Lentement, j’approche de la grange par le sud-ouest. C’est de là que provient le son. Au loin, je constate avec effroi que mon barrage de fortune fléchit de plus en plus sous le poids des marcheurs. Reprenant mon sang-froid, j’atteins la bâtisse, m’y arrête et dépose la main contre le mur. Quelque chose cogne contre celui-ci. Un bruit qui me rappelle Nesquik, mon vieux bouc, lorsqu’il décidait de s’en prendre à l'épouvantail en lui assénant des coups de cornes. Je crois qu’il avait perdu la raison. Trop de chèvres à gérer. Dieu ait sa viande!

Je décide alors de contourner la grange pour me diriger vers l’entrée. En moins de deux, je charge mon Winchester et tourne le coin de la porte d’un mouvement rapide pour faire face à l’intérieur.

Il se tient dos à moi, tout au fond de la grange. S'obstinant à vouloir aller de l’avant, il se cogne la tête à répétition contre le mur au point d’y laisser une tache de sang. Craintif, le chien aboie, ce qui ne semble pas importuner notre visiteur.

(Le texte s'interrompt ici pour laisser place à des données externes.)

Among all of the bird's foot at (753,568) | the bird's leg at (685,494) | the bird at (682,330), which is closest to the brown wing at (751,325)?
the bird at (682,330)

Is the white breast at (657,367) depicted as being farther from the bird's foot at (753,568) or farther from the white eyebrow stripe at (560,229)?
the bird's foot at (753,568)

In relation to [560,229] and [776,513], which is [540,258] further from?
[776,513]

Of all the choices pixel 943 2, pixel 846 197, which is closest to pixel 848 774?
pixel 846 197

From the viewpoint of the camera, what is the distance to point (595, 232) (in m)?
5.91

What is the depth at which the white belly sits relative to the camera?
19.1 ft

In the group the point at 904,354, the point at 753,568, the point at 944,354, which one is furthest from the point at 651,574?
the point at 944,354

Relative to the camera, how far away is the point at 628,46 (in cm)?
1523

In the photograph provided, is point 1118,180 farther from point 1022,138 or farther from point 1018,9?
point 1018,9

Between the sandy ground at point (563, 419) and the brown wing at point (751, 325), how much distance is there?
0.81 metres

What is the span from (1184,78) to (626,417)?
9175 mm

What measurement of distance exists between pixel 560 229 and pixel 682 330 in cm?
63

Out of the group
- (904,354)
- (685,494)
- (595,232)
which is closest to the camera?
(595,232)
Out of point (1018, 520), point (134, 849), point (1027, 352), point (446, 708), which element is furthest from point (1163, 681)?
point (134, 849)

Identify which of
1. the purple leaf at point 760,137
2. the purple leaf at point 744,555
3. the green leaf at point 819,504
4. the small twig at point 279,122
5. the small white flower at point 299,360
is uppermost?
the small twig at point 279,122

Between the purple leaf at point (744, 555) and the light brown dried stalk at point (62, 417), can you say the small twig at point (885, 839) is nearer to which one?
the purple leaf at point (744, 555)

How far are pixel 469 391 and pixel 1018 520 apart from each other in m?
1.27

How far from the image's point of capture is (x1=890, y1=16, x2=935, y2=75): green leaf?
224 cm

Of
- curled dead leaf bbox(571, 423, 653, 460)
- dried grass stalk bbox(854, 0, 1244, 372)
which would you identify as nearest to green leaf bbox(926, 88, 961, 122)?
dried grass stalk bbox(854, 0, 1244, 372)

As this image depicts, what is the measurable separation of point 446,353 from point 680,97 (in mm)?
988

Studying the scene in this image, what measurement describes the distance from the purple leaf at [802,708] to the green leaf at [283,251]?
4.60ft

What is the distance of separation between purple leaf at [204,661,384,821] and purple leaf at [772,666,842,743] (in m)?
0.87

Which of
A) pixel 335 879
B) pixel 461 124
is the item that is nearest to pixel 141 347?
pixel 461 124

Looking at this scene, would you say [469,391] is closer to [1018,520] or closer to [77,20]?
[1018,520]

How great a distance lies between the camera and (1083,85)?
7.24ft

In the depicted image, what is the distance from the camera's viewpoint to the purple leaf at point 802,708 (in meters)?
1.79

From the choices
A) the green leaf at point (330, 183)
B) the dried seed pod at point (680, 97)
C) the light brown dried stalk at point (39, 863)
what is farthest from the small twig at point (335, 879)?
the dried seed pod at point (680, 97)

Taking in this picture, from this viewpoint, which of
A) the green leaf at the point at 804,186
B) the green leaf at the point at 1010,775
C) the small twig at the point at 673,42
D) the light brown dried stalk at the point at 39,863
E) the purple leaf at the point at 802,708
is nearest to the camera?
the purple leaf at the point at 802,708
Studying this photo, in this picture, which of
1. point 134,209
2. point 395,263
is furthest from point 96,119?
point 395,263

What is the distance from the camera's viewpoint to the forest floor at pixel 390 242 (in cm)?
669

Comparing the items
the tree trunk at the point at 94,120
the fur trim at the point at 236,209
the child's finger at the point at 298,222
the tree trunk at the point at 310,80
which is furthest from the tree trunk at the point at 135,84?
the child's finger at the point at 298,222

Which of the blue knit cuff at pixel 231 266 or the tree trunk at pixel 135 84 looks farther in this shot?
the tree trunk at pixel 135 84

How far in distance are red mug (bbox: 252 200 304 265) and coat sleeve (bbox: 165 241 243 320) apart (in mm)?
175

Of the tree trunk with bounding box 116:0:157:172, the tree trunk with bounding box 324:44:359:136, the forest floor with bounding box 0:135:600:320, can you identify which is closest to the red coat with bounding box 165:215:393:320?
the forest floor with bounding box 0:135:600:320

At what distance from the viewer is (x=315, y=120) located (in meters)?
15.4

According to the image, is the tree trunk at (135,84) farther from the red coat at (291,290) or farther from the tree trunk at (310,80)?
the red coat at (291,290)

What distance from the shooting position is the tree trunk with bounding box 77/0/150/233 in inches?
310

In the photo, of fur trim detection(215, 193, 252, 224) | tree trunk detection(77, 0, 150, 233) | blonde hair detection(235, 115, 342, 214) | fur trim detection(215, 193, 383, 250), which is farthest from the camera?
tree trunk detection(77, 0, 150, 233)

Le tenant en joue, je progresse vers lui quand soudainement, j’entends quelqu’un prononcer mon nom derrière moi. Sous l’effet de la surprise, mon corps se crispe d’un seul coup ce qui a pour effet de serrer mon index sur la gâchette. Le son de la détonation et le recul de l’arme sont foudroyants. Devant moi, l’homme gît au sol avec une moitié de boîte crânienne en moins tandis que la tache de sang sur le mur s’est considérablement agrandie.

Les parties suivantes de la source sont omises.